For the record, the monetary policy committee of the RBI in its latest meeting raised the repo rate by 50 basis points to 5.40 per cent in order to contain the persistently high inflation. The latest hike took the repo rate above pre-pandemic levels of 5.15 per cent. Raising interest rate typically suppresses demand in the economy, thereby helping inflation to decline. India’s retail inflation has been over the RBI’s upper tolerance band of 6 per cent for the seventh consecutive month in a row now.

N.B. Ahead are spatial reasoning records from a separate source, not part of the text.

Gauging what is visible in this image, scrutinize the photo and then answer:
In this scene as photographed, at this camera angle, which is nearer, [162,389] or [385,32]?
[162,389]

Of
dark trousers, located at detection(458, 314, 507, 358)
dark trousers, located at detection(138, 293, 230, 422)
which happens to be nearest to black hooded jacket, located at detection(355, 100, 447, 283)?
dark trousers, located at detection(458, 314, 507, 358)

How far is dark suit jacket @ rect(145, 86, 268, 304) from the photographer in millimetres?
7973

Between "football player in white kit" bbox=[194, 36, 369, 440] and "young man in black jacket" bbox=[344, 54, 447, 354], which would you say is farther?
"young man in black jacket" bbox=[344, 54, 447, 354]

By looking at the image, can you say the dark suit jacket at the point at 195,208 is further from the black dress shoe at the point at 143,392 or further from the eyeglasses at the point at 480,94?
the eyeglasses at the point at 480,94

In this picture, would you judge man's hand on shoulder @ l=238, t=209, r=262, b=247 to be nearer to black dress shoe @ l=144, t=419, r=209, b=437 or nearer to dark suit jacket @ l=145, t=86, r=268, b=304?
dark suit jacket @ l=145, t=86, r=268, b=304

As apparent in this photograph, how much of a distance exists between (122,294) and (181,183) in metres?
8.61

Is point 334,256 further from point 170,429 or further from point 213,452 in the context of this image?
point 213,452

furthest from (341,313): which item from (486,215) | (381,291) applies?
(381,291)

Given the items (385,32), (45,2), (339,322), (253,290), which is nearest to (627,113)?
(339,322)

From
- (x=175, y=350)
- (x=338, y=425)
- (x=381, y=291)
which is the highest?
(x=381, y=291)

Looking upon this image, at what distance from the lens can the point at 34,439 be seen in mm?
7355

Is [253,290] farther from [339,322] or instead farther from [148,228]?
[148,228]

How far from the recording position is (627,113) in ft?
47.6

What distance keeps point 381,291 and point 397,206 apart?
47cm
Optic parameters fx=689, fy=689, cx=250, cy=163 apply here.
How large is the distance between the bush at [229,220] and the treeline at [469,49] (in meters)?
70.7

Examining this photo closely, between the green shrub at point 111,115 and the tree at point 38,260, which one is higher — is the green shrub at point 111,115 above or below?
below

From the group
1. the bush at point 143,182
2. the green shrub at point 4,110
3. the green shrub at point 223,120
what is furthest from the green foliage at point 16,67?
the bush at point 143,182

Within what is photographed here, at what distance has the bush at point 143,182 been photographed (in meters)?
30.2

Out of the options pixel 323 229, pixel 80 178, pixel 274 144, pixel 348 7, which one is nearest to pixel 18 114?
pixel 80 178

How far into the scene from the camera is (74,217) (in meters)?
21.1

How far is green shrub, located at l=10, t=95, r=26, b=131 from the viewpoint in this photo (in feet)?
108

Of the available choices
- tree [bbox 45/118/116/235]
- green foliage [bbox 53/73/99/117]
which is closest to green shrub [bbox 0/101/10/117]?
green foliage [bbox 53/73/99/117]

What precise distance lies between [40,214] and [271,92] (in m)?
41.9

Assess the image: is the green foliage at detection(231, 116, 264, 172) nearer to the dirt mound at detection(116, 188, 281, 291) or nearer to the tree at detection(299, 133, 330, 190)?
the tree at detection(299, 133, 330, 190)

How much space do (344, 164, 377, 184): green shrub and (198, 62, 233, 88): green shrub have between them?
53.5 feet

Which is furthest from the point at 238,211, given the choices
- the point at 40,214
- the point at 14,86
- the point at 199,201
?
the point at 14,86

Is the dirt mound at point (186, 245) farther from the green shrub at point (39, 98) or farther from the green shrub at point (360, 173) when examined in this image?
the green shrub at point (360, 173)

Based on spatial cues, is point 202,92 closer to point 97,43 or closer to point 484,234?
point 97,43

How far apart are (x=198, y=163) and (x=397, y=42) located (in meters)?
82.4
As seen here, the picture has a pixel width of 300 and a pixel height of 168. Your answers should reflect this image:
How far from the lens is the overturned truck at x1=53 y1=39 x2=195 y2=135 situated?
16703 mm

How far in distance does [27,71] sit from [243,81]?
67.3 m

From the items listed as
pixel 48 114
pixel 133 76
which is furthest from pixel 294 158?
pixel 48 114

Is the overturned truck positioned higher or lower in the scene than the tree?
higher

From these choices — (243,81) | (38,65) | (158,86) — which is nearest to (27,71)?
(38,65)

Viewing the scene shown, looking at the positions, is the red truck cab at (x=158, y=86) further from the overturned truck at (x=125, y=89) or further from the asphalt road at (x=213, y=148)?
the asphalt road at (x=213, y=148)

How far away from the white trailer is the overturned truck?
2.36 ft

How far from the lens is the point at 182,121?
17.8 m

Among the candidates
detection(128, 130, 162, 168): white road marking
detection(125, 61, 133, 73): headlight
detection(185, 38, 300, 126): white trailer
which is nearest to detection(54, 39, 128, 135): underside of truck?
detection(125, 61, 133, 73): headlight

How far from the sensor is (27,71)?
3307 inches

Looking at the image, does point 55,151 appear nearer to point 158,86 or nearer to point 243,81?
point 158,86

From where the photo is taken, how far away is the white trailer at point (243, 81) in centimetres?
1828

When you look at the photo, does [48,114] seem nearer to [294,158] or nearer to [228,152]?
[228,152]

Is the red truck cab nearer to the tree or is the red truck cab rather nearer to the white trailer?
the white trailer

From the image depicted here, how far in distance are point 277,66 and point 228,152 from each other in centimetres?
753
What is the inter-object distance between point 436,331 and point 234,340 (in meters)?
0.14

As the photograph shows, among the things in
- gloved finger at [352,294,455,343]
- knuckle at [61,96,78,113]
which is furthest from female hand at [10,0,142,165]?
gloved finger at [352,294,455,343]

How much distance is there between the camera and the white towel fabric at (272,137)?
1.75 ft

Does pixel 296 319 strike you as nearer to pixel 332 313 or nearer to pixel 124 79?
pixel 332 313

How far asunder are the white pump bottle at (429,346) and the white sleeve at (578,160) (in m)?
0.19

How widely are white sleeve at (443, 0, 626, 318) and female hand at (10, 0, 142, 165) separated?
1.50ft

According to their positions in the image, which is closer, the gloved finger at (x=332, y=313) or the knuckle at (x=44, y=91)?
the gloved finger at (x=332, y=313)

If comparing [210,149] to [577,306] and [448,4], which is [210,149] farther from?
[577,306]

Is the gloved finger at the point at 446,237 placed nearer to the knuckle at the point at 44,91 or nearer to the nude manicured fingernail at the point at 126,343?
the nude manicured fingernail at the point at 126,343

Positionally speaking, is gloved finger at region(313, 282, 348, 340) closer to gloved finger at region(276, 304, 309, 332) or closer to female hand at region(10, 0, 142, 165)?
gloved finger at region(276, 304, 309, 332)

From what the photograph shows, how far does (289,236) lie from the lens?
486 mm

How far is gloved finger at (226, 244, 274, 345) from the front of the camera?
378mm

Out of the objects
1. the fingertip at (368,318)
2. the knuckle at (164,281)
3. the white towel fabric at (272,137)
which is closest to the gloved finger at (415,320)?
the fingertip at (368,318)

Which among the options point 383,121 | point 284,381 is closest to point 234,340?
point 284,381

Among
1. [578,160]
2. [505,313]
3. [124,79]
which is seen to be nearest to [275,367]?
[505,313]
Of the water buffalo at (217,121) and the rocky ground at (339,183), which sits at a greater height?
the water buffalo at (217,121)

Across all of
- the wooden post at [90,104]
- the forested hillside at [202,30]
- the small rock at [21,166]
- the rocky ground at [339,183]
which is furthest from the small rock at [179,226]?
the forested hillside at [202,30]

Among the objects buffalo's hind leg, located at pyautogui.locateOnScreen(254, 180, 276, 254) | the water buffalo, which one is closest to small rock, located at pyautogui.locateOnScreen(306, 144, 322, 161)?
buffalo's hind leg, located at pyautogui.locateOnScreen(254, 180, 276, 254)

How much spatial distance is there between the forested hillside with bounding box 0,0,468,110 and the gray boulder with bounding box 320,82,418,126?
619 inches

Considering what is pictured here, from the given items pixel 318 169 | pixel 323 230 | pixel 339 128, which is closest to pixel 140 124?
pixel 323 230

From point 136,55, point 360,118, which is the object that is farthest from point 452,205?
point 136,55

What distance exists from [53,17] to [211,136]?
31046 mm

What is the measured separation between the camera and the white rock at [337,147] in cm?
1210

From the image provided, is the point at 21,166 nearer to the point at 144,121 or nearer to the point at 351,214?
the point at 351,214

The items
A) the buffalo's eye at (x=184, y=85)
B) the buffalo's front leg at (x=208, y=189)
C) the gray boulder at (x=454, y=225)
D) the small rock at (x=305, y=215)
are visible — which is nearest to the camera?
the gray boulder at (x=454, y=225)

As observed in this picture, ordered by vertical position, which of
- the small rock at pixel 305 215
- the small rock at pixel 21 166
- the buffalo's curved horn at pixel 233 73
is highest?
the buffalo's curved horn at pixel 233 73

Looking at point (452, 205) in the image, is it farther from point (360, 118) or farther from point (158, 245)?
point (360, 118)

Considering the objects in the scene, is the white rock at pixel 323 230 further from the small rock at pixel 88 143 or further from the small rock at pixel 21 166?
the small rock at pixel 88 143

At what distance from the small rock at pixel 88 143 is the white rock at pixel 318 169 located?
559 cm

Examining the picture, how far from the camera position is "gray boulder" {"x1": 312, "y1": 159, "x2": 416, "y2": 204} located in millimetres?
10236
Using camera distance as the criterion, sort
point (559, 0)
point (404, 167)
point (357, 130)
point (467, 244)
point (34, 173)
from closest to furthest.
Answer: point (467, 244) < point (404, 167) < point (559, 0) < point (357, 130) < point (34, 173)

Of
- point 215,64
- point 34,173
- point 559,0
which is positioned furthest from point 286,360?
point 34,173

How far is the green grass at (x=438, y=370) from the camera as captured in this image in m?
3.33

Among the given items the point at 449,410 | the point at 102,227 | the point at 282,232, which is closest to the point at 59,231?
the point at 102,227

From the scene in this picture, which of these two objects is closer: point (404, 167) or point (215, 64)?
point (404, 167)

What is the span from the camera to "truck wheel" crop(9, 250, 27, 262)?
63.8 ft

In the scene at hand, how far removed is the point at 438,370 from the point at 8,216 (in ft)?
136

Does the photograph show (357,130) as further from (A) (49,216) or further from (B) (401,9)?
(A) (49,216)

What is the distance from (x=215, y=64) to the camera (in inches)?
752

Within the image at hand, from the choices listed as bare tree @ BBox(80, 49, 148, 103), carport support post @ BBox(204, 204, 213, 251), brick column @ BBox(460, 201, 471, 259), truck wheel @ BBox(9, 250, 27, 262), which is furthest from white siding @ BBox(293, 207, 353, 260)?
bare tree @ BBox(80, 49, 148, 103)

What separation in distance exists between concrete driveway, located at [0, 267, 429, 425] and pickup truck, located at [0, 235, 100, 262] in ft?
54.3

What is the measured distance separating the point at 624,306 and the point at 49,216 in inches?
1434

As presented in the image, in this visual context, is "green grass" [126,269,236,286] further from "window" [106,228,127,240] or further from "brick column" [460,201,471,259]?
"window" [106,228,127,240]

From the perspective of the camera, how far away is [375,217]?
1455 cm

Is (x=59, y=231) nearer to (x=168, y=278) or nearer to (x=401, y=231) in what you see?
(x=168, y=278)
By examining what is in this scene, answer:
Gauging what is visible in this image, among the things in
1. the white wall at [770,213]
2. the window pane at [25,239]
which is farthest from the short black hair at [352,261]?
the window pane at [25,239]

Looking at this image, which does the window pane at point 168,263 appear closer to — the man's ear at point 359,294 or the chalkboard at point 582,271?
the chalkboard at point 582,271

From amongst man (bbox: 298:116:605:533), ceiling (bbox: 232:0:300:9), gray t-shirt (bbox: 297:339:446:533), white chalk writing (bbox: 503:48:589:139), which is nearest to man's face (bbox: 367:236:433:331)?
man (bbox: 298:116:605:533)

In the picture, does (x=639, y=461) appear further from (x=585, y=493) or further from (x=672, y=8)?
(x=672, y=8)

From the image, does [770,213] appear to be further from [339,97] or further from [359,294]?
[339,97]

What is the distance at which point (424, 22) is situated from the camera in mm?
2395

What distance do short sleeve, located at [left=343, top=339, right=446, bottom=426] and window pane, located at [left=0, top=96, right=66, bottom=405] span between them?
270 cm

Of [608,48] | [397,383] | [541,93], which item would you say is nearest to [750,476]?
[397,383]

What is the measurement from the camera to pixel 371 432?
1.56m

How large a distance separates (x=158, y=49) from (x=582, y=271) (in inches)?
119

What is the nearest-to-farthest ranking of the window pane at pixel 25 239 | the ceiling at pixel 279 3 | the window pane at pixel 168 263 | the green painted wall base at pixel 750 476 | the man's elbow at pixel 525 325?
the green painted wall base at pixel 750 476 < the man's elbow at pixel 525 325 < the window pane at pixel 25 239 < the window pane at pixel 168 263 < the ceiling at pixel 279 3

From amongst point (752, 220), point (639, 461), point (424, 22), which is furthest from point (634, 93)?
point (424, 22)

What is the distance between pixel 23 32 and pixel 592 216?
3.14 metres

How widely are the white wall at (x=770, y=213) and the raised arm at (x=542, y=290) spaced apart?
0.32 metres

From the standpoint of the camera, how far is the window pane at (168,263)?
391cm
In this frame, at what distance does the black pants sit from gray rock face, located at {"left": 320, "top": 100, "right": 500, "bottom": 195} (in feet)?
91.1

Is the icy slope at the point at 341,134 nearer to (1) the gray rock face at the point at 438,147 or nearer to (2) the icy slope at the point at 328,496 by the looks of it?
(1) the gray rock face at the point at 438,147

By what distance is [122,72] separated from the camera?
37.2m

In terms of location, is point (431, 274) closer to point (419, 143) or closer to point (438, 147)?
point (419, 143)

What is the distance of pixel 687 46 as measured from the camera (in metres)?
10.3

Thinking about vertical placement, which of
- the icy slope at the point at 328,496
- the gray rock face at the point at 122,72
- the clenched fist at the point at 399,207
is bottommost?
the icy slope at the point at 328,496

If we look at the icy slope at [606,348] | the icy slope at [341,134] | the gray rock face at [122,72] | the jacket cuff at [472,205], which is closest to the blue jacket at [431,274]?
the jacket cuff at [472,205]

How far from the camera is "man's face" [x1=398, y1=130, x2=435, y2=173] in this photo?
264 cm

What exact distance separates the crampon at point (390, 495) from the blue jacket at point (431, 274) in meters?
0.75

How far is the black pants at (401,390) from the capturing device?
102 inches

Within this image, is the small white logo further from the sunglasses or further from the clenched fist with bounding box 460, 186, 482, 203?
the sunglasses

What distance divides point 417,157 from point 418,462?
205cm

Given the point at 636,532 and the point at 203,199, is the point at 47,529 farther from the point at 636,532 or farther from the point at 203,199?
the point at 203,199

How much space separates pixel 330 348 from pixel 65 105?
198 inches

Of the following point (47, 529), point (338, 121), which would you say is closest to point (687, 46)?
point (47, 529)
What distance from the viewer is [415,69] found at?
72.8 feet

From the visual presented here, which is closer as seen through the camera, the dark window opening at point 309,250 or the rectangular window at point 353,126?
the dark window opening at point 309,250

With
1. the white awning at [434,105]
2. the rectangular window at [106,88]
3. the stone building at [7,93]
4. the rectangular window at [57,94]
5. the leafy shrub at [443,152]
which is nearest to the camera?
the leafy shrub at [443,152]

In line with the global trend of monetary policy tightening to cool off inflation, the RBI has so far hiked the key repo rate — the rate at which the central bank of a country lends money to commercial banks — by 140 basis points in three instances. “With 140 basis points worth tightening behind us, we look for 60 basis points more hikes in the repo rate within FY23. Our call is for 35 basis points hike in September followed by another 25 basis points in December to take the repo rate to 6.0 per cent, before settling into an extended pause,” the report added.